From paper dolls sketched with a lead pencil on lined notebook paper to country courtyards and garden paths, Glynda Turley taught herself to paint. Today, she’s an internationally-known artist and designer with a collection of Glynda Turley prints, bedding and accessories in JC Penney stores. As president and sole artist of her company, Glynda Turley Prints, Inc., she affirms that faith, family values, and a conservative country upbringing influenced her artistic career.
Growing up, Glynda studied life around her home in Ida, Arkansas. From her family’s porch swing, she memorized the petals on her grandmother’s roses and old-fashioned hollyhocks. Their beauty enchanted her. Today, the artist carries that childhood wonder into each painting.
Married at seventeen to an Arkansas boy only two years older, Glynda honed her painting skills at her kitchen table with two toddlers clutching her sleeve. She taught neighborhood children, her fees barely covering a new tube of paint, a brush, and another book of instruction.

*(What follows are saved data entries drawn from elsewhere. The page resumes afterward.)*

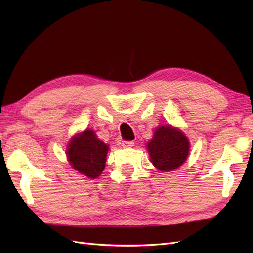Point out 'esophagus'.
<instances>
[{
	"instance_id": "34e87169",
	"label": "esophagus",
	"mask_w": 253,
	"mask_h": 253,
	"mask_svg": "<svg viewBox=\"0 0 253 253\" xmlns=\"http://www.w3.org/2000/svg\"><path fill=\"white\" fill-rule=\"evenodd\" d=\"M134 145V142L133 141H124L122 143V146L128 148V147H132Z\"/></svg>"
}]
</instances>
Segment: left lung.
<instances>
[{
  "mask_svg": "<svg viewBox=\"0 0 253 253\" xmlns=\"http://www.w3.org/2000/svg\"><path fill=\"white\" fill-rule=\"evenodd\" d=\"M147 150L154 167L161 171H171L185 162L190 151V141L184 133L170 125L159 126Z\"/></svg>",
  "mask_w": 253,
  "mask_h": 253,
  "instance_id": "obj_1",
  "label": "left lung"
}]
</instances>
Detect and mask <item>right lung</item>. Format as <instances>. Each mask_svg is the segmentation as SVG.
I'll return each mask as SVG.
<instances>
[{
  "label": "right lung",
  "mask_w": 253,
  "mask_h": 253,
  "mask_svg": "<svg viewBox=\"0 0 253 253\" xmlns=\"http://www.w3.org/2000/svg\"><path fill=\"white\" fill-rule=\"evenodd\" d=\"M107 144L97 139L95 132L86 129L74 135L67 149L71 167L88 178H97L105 169Z\"/></svg>",
  "instance_id": "obj_1"
}]
</instances>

Classes outgrew the kitchen and Glynda moved to Pangburn Schools. Her students progressed to win top prizes at county fairs.
Through the early years of marriage, the committed artist taught classes on weekdays. Weekends, she packed up her paintings and headed to regional craft shows. After thirteen years, Glynda left the school classroom and established a studio in Heber Springs.
In expanded classes, Glynda focused on florals, country scenes, and nostalgic images. She encouraged her students saying, “We can fix any mistake!” Novices dubbed their teacher’s brush as “magic.”
Her student painters often lamented that Glynda would one day be rich and famous and not have time for classes. She vowed to teach even if her paintings were celebrated worldwide.
However, in the mid 1980s, orders for her work mushroomed from art galleries, furniture markets, and gift shops. To keep up, she broke her pledge to her students. Her husband closed his contracting business to become Glynda’s full-time partner. From their gallery in Heber Springs, the couple traveled from state to state, showing her prints at wholesale markets and craft fairs.
Orders escalated. The Turleys invested their life
savings in equipment and a new building. They organized a family-owned
corporation. Daughter Shannon King, a fresh business degree tucked under her
capable arm, took over the details of trade shows, licensing agreements, and her
mother’s hectic schedule. Son Shon stepped in as purchasing manager. Their
spouses, respectively, took roles in the manufacturing plant and personnel.
Extended family members, former art students, and longtime friends staffed the
new company.
From original oils, Glynda expanded her decorative paintings into limited and open edition prints and her collection at JC Penney. The Browsing Post in Heber Springs houses her gallery. Spacious stores in Factory Shoppes at Branson Meadows in Branson, Missouri, and in Heber Springs bear the Glynda Turley name.
The Turleys travel approximately nine months each year. As the artist, Glynda receives the applause, but she quickly acknowledges that she could not do her job without her family. “Their support allows me to paint and market my work,” she says.
The artist often immortalizes her family with their images painted into her work. “Circle of Friends” stirs Glynda’s memory of her own son, kneeling with curiosity to observe the tiny details of a rabbit’s ears. “Flowers For Mommy” captures her daughter accepting flowers from her young son. “Fishing on the Little Red River” with Sugar Loaf mountain as a backdrop depicts her husband, son-in-law, and two grandsons netting fish.
In “Secret Garden II,” three children playfully pose under an arbor of trailing blossoms. Glynda points out: “This is my house and these are my grandchildren. But I don’t grow flowers!”
Glynda describes her artwork as, ”... romantic nostalgia.” With a contagious laugh, the animated artist, noting her love for the Victorian era, admits that she possibly lives in the wrong century.
She says, “My ideas come from my romantic imagination, my family, my travels, or simply looking out the window of my upstairs studio.”